It’s that time of year again, the clocks are changing and we all want to know if it means we get an extra hour in bed or not? Well luckily, we do but why do the clocks change anyway? How did this tradition start?
Daylight Savings Time: Whose idea was it?
William Willett was the man who introduced the idea of Daylight Saving Time, in 1907. His idea was to prevent people from wasting vital hours of light during summer mornings by starting the day earlier, making the mornings darker but creating longer evenings. Unfortunately for him, his idea wasn’t adopted until after his death. The clocks were first put forward in Germany on April 30, 1916 when the clocks were put forward one hour at 11pm. Britain followed suit a month later on May 21. The two nations were at war and the in change in time was used in order to save fuel and give people more time to work in the fields.
When do the clock go back then?
On the last Sunday in October (30.10.2016) 2am morning is when we revert back to Greenwich Mean Time (GMT) from Daylight Savings Time (DST). This marks the official end of British summertime but the change comes with some bonuses.
First of all, we get an extra hour in bed!
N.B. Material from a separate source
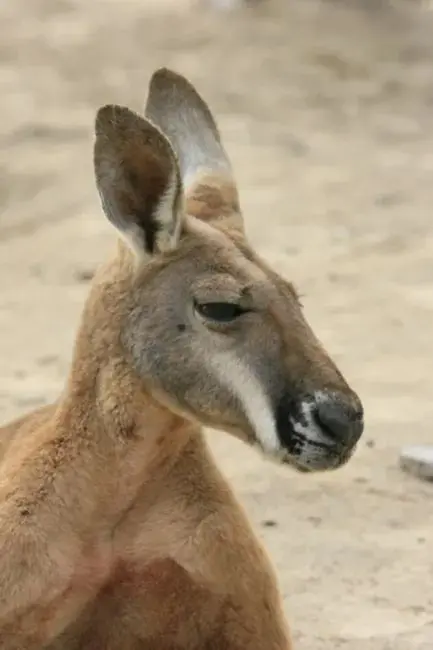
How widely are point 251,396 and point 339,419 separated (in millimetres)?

Also, the mornings will also be lighter, which is good for children traveling to school and for morning workers such as farmers and postmen. However the main down side is that the evenings will be darker. So when you get home from work, it will be dark and you will need to have your lights on all night.
Do I need to change the time on my device?
Most ‘smart devices’ will change the time automatically so you don’t need to. So devices that connect to the internet or a cellular network, such as phones, laptops and tablets will update themselves. Appliances such as microwaves, ovens and bedside digital clocks will usually need to be adjusted. Likewise, if you have a traditional wind up watch or a battery operated clock don’t forget to change these too.
When will it be light again?
We won’t see lighter nights again until March 26th 2017. The clocks wind forward again at 1am, and British Summer Time begins. So you will be using your lights for 5 or 6 hours a night, everyday until this time. If you have switched to LED bulbs you will be using around 80% less energy than traditional halogen bulbs, saving a huge amount off your energy bills.